» EXERCISE GOAL
In the SwarmLLM metrics documentation below, which metric counts messages dropped due to backpressure?

Prometheus Metrics
SwarmLLM exposes a Prometheus-compatible metrics endpoint at GET /metrics. No authentication required (standard convention for metrics endpoints).
Available Metrics
Core Metrics
| Metric | Type | Description |
|---|---|---|
swarmllm_peers_connected | gauge | Number of connected peers |
swarmllm_inference_requests_total | counter | Total inference requests processed |
swarmllm_credits_balance | gauge | Current credit balance |
swarmllm_shards_hosted | gauge | Number of locally hosted shards |
swarmllm_inference_latency_seconds | histogram | Inference request latency |
Channel Metrics
Internal channel health metrics for monitoring backpressure:
| Metric | Type | Description |
|---|---|---|
swarmllm_channel_capacity{channel="..."} | gauge | Channel buffer capacity |
swarmllm_channel_sent_total{channel="..."} | counter | Messages sent through channel |
swarmllm_channel_dropped_total{channel="..."} | counter | Messages dropped due to backpressure |
Histogram Buckets
The latency histogram uses these bucket boundaries (in seconds):
0.01, 0.05, 0.1, 0.25, 0.5, 1.0, 2.5, 5.0, 10.0, +Inf
Scraping Configuration
Add to your prometheus.yml:
scrape_configs:
- job_name: "swarmllm"

» GIVEN RECORDS
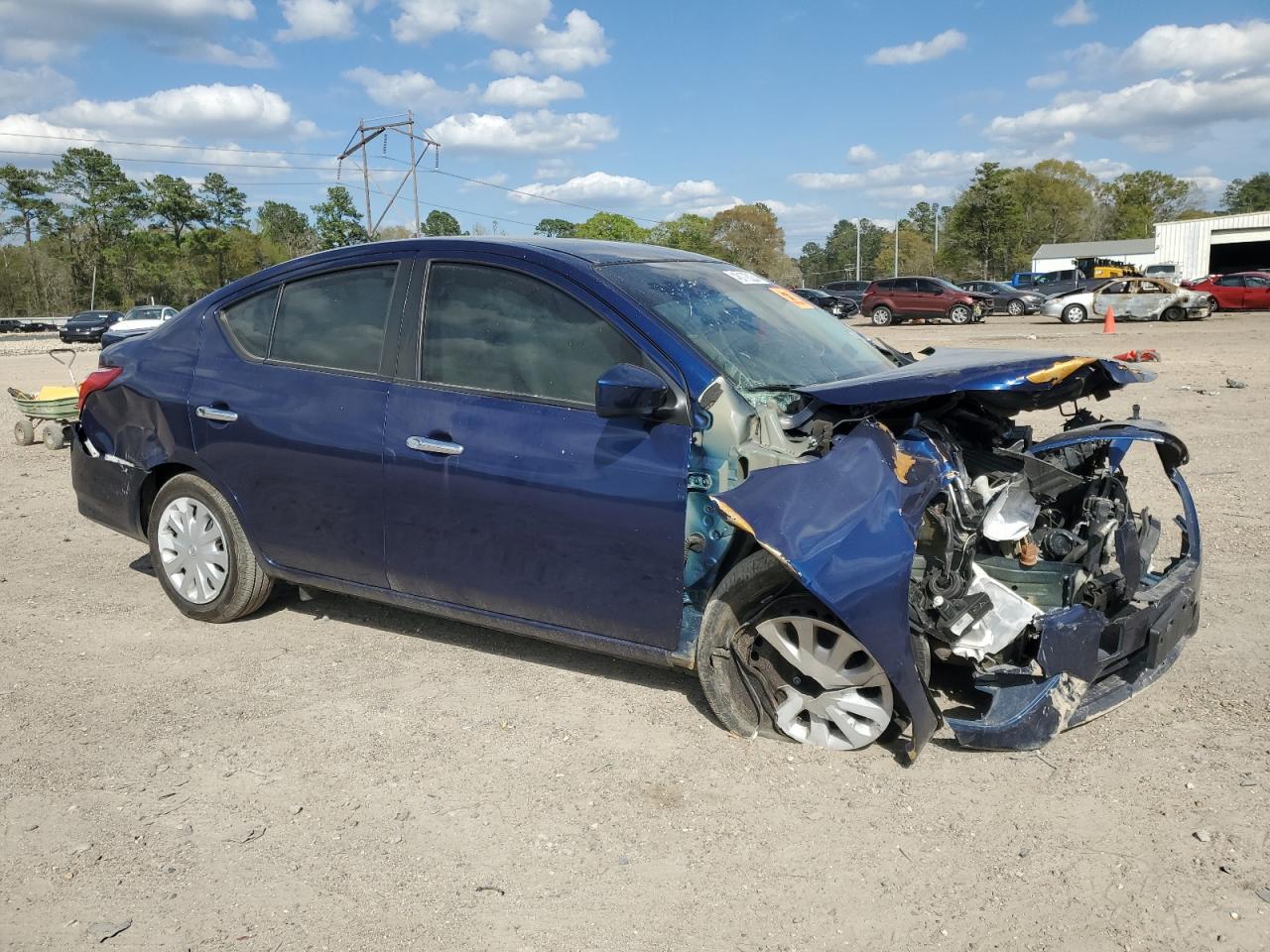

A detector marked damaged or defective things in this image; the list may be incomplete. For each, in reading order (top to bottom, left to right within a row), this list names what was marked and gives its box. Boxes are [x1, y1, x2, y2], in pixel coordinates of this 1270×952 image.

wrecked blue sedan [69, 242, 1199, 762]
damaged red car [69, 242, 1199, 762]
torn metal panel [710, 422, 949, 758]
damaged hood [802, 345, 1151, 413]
==
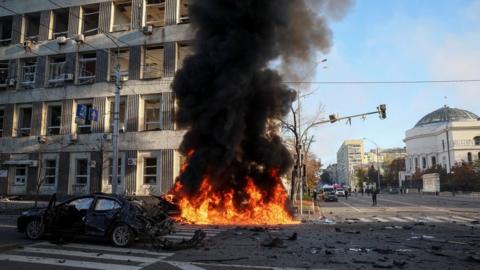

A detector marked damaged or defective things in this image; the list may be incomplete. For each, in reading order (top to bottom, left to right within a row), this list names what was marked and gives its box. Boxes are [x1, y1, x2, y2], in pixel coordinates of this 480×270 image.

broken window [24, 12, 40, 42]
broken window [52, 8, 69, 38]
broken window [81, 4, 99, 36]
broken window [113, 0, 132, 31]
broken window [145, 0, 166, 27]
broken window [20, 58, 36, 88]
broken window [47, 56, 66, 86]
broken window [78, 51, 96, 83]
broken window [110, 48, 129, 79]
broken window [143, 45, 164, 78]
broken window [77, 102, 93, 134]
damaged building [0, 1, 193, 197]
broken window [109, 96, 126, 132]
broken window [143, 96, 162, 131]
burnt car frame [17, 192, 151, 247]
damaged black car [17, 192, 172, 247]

» SOLUTION
swarmllm_channel_dropped_total